Tuesday, July 20, 2010

response

"i liked your response by the way" said DH during our meeting this morning.

he was referring to my response to a work-oriented an incident that happened yesterday morning. while this incident was happening, i received much moral support from those across the pond.....but i was still pretty pissed off. there will always be people that we interact with that seek to leverage power (whether real or imagined) for motivations that are driven by self-hatred, frustration at their lack of abilities, or oddly enough, enjoyment at being bullies.

after dealing with this incident, i found myself in need of a morning walk....to stomp out my anger....and found it rather convenient that san francisco has multitude of hills for me to stomp out my anger on. interestingly enough, i found myself close to OTD on bush (perhaps my subconscious realized that i would need some comfort), so i dropped in for breakfast. it isn't like i need a reason to come here. it is probably the place i come to the most often. the gal that helped me out was super nice (i find this to be the case in general) and i ordered a pot of jasmine tea (my usual), the beef brisket with crispy potatoes and poached eggs, ....

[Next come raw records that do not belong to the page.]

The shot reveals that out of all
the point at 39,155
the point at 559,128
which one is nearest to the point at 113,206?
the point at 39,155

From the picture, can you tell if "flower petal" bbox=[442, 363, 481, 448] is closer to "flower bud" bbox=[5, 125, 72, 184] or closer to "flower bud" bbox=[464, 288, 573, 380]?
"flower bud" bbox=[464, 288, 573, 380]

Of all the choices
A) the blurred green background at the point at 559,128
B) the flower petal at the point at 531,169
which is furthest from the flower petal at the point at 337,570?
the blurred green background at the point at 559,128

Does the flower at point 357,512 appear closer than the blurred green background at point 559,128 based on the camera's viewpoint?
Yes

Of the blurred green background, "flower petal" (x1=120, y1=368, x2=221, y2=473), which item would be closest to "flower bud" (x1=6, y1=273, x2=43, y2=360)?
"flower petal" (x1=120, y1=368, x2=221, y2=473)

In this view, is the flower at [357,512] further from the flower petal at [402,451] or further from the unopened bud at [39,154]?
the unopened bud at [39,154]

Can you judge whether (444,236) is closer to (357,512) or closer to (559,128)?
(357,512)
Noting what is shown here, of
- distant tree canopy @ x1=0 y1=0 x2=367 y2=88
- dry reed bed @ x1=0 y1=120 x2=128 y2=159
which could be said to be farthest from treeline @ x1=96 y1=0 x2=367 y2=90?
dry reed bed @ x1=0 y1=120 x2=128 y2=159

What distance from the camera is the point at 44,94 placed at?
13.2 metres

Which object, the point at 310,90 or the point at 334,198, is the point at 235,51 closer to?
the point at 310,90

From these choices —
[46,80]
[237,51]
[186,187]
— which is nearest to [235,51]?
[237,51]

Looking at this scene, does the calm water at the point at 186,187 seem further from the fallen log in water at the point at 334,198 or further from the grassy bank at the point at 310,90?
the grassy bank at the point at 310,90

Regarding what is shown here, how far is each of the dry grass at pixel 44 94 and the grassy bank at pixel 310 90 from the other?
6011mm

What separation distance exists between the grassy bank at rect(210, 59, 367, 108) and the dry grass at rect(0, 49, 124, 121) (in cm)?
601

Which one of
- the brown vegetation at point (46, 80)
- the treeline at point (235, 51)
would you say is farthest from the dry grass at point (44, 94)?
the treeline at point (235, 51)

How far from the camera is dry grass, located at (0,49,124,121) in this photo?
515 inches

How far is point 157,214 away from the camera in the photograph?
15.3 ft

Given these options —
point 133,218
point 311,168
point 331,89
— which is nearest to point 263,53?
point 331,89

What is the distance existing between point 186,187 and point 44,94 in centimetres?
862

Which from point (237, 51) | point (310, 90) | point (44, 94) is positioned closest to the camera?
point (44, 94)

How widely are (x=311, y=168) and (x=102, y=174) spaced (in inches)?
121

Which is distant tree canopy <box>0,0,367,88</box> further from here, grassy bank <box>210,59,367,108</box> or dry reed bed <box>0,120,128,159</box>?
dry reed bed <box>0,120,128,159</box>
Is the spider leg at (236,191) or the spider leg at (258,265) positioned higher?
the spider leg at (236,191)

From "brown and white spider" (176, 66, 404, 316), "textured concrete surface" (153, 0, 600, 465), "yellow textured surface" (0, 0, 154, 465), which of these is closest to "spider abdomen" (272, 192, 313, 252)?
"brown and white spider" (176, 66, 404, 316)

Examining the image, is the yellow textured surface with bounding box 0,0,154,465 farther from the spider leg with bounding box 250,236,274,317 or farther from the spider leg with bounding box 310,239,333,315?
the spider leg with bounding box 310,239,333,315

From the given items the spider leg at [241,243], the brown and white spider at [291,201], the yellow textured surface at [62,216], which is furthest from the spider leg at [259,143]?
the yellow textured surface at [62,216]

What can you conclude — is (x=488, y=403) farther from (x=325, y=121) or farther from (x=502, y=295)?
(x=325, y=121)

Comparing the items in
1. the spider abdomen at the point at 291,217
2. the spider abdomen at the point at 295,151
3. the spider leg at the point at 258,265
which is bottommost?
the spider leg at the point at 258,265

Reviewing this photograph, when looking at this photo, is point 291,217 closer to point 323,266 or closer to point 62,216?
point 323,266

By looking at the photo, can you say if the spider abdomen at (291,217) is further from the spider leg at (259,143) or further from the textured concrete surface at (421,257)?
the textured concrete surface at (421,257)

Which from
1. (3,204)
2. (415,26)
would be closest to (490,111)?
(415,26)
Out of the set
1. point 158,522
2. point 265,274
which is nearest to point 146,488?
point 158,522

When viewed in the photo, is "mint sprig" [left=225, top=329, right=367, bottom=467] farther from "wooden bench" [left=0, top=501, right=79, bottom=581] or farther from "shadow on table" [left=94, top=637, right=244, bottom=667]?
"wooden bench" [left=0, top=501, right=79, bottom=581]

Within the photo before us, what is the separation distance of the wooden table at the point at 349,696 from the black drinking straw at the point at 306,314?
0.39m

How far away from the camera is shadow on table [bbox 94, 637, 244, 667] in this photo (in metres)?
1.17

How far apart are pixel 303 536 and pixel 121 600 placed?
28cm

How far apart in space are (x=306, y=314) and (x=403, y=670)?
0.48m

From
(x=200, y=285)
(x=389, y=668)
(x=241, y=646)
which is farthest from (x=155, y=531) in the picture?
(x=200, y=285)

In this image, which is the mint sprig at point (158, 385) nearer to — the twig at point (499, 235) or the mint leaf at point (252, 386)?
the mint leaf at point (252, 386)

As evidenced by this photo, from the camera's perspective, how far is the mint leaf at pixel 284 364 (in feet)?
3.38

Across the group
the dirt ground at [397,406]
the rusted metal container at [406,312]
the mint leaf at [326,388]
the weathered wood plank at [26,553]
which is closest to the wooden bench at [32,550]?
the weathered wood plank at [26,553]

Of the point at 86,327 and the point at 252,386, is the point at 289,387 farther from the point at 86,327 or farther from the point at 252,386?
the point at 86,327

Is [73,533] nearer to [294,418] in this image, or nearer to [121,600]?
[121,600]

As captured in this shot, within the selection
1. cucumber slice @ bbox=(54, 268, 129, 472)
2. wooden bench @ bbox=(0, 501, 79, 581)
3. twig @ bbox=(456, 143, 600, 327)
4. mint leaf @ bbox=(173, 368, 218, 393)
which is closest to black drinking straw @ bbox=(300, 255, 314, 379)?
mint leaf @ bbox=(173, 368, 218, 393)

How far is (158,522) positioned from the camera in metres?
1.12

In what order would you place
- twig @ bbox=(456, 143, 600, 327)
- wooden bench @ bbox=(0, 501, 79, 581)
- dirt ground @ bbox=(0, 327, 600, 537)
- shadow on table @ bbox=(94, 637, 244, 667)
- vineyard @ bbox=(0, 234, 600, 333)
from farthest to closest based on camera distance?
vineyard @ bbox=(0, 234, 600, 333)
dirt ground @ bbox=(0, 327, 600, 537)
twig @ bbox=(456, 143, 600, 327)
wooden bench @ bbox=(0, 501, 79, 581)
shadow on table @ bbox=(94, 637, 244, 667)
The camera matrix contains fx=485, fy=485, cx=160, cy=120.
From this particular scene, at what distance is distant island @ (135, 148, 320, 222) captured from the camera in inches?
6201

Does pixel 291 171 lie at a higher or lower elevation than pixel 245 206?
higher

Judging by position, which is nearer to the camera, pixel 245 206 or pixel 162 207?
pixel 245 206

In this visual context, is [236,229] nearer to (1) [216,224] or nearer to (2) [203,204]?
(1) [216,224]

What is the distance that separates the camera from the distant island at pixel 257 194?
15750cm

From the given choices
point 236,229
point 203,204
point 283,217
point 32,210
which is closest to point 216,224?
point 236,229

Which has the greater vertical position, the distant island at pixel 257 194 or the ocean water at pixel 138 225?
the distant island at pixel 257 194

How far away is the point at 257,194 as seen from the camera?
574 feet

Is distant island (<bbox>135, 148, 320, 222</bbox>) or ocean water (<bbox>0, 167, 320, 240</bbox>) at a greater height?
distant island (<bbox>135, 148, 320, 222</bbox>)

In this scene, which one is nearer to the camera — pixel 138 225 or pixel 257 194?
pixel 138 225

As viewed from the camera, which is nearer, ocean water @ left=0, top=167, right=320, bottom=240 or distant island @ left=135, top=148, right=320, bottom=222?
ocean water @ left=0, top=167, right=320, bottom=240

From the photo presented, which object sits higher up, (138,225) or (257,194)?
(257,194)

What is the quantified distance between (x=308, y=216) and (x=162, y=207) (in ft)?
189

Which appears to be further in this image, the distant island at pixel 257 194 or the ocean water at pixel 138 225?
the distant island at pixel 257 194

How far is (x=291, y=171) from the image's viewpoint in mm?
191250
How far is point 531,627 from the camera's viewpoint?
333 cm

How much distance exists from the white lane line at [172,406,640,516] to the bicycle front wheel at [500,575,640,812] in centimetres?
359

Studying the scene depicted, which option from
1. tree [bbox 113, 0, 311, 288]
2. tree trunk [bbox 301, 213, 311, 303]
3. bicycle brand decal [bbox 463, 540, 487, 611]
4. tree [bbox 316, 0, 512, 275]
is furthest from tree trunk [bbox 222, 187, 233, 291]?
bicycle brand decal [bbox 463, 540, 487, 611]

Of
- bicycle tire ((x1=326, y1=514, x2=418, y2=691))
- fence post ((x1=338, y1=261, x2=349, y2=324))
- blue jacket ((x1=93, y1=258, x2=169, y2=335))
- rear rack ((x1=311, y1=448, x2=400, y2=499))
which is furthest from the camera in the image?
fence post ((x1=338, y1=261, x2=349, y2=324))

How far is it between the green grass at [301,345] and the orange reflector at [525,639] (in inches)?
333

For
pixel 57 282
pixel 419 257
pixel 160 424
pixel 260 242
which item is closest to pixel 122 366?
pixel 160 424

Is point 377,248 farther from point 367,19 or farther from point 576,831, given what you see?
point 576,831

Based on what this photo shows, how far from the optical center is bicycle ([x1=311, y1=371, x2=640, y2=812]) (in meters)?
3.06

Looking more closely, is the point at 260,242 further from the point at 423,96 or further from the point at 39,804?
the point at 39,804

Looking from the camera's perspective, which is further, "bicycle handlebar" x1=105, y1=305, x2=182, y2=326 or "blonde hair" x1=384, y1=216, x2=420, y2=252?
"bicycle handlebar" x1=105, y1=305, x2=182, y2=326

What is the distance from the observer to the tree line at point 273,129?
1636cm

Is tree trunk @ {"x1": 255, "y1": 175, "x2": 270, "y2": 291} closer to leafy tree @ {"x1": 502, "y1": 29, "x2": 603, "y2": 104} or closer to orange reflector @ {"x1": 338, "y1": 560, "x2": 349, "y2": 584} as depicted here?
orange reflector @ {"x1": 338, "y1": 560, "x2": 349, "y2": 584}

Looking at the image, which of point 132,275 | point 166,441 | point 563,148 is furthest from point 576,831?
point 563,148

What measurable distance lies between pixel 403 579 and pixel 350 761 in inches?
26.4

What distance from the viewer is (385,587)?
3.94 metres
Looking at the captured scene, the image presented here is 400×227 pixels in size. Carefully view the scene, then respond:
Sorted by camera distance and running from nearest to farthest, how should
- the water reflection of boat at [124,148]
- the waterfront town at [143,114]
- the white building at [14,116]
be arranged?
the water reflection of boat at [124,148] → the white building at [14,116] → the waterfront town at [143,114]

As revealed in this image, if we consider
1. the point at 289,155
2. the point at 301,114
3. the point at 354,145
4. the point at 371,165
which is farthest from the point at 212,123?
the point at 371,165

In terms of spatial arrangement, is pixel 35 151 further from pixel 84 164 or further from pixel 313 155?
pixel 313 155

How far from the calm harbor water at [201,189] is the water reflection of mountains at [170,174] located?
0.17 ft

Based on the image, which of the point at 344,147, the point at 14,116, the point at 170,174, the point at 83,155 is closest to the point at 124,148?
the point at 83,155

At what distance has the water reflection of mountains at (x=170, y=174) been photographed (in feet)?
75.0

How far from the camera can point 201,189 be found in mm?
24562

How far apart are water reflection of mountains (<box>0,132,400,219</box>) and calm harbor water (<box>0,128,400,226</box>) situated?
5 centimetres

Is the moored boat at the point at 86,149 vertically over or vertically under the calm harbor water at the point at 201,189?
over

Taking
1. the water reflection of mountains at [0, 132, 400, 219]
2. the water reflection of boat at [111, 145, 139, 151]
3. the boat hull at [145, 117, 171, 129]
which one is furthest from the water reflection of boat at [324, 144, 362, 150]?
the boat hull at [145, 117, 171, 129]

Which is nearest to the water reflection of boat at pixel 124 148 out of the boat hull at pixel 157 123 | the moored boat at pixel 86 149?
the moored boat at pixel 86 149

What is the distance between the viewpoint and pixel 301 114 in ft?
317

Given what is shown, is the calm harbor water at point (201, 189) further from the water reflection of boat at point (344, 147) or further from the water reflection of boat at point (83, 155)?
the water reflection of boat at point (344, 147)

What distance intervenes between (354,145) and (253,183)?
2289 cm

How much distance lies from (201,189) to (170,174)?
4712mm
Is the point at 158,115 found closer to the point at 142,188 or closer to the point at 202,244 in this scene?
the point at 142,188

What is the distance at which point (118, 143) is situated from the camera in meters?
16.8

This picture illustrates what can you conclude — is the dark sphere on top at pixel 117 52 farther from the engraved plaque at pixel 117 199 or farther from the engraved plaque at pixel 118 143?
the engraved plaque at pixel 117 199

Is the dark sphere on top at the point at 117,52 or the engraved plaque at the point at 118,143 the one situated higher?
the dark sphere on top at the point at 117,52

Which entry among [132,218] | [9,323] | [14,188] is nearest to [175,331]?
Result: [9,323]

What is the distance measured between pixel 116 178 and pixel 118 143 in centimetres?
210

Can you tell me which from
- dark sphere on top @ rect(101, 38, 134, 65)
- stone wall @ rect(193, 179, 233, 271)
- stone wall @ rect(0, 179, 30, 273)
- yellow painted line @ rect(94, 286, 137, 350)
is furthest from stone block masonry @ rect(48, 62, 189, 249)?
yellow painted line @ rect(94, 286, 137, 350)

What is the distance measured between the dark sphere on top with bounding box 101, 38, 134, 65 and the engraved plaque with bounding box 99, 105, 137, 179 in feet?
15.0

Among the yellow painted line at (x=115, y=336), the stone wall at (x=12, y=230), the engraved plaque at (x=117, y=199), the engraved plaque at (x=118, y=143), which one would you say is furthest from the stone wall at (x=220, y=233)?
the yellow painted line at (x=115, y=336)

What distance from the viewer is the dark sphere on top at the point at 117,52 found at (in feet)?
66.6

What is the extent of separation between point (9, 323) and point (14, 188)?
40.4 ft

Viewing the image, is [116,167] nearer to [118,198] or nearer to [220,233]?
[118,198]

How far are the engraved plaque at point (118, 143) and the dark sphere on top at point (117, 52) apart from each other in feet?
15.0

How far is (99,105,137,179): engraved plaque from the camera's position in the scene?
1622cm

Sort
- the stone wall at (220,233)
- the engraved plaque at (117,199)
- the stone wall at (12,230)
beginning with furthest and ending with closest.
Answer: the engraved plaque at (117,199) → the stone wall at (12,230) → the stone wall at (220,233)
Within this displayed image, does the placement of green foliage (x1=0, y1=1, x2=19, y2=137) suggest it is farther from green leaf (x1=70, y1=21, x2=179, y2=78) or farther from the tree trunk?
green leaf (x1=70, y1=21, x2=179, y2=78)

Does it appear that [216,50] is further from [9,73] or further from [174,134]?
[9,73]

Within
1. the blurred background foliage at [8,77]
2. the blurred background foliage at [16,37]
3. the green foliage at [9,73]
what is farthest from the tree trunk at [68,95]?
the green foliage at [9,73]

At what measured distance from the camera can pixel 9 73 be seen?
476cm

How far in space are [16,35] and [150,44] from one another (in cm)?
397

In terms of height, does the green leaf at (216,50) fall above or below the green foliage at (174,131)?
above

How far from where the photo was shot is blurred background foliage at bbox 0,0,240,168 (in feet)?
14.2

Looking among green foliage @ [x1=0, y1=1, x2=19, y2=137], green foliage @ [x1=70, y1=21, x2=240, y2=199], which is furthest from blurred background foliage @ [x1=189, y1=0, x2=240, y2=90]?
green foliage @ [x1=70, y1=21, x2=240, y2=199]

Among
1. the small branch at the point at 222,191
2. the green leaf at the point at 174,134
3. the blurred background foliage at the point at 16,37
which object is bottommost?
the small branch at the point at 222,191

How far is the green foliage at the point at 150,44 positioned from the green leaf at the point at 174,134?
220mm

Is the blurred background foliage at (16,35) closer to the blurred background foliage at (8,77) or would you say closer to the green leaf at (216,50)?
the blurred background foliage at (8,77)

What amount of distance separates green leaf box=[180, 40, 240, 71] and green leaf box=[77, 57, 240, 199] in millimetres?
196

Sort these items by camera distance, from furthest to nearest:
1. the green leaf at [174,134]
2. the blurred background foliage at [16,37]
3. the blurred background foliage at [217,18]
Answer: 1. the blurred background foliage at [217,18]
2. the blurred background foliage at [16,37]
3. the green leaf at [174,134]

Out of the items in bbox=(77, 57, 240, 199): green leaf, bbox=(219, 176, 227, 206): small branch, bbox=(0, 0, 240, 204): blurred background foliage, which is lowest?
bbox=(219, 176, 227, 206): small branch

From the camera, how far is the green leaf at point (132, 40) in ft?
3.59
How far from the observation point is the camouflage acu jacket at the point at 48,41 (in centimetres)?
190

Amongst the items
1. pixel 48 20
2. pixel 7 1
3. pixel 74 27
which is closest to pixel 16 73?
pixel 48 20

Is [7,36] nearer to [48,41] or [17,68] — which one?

and a side of toasted baguette with butter and sugar (something straight out of my childhood).


as i was slowing making my way through the tender savory beef brisket, crispy potatoes, eggs while using the crusts of the warm plain baguette as a scoop.....


i thought about how i approached the situation earlier this morning.

for those of you who have been with me on this blog over the years, it isn't a surprise to you that one of my core personality traits is a very strong sense of justice. this has been a trait that has stayed with me since i was a neophyte foodie hunter and i know it will always remain with me.



it doesn't matter to me if you are a member of the board, a zillionare, a manager of a team, a rank-in-file, or some random person on the street. if i perceive that you are trying to bully me or deliberately treat me poorly, then you will receive quite the surprise. as i have grown older, managed teams, interacted with all levels at many companies, i've learned how to be a wee bit more diplomatic in my responses....it is like wrapping up "fuck you and the horse you road in on asshole" in a nice handmade japanese paper with silken ribbons folded just so. i don't walk away from necessary conflict....as sometimes....when dealing with bullies....not only am i going to win that battle......i come down on the bully in such a way that i am setting the stage to win the war.

rather scary how the foodie hunter brain works isn't it?

just to be clear, if someone is just an asshole in general, i will not bother....i'll end up mentally roll my eyes and ignore you.....but if you actively try to harm me or mine, then that puts a different frame on the whole thing.

completely different.

after i carry out what is necessary, there are always internal consequences for me.

i often reflect back on implementing these actions and tactics. i am left with a severe distaste. i don't enjoy the conflict nor implementing these tactics. admittedly, during my reflection, i do what i define as the "moral re-check".....double-checking that i am still "me" and that i haven't become evil by putting to use some of these skills. during the last large face to face team meeting, one of my peers mentioned in an open forum how they thought i was "quite good at it" as well as the navigation of the shark invested political waters....and this colleague meant this as being a positive thing...yet, i could still feel myself internally flinch at the compliment.

i suppose it was serendipitous that i found myself at OTD, particularly hovering over my tea and the baguette with butter and sugar.

these baguettes are not "french baguettes" but are the sort that i grew up with from various vietnamese bakeries in the city or south bay. the texture of the dough and the crust is significantly different than french or parisian baguettes....and are often the baguettes one would have with a truly excellent banh mi around the bay area. there is something fascinating about taking a product from the colonizer and making it your own isn't it? anyway, while i was experiencing these tastes and aromas at OTD, i recalled the moments of enjoying this sweet crunchy treat throughout the challenging times of my youth... and find it interesting that years later....i am still seeking out and eating foods from my youth and i am still trying to maintain that balance within myself....to walk the path that enables me to do what i need to do....but not become what i abhor or am fighting against.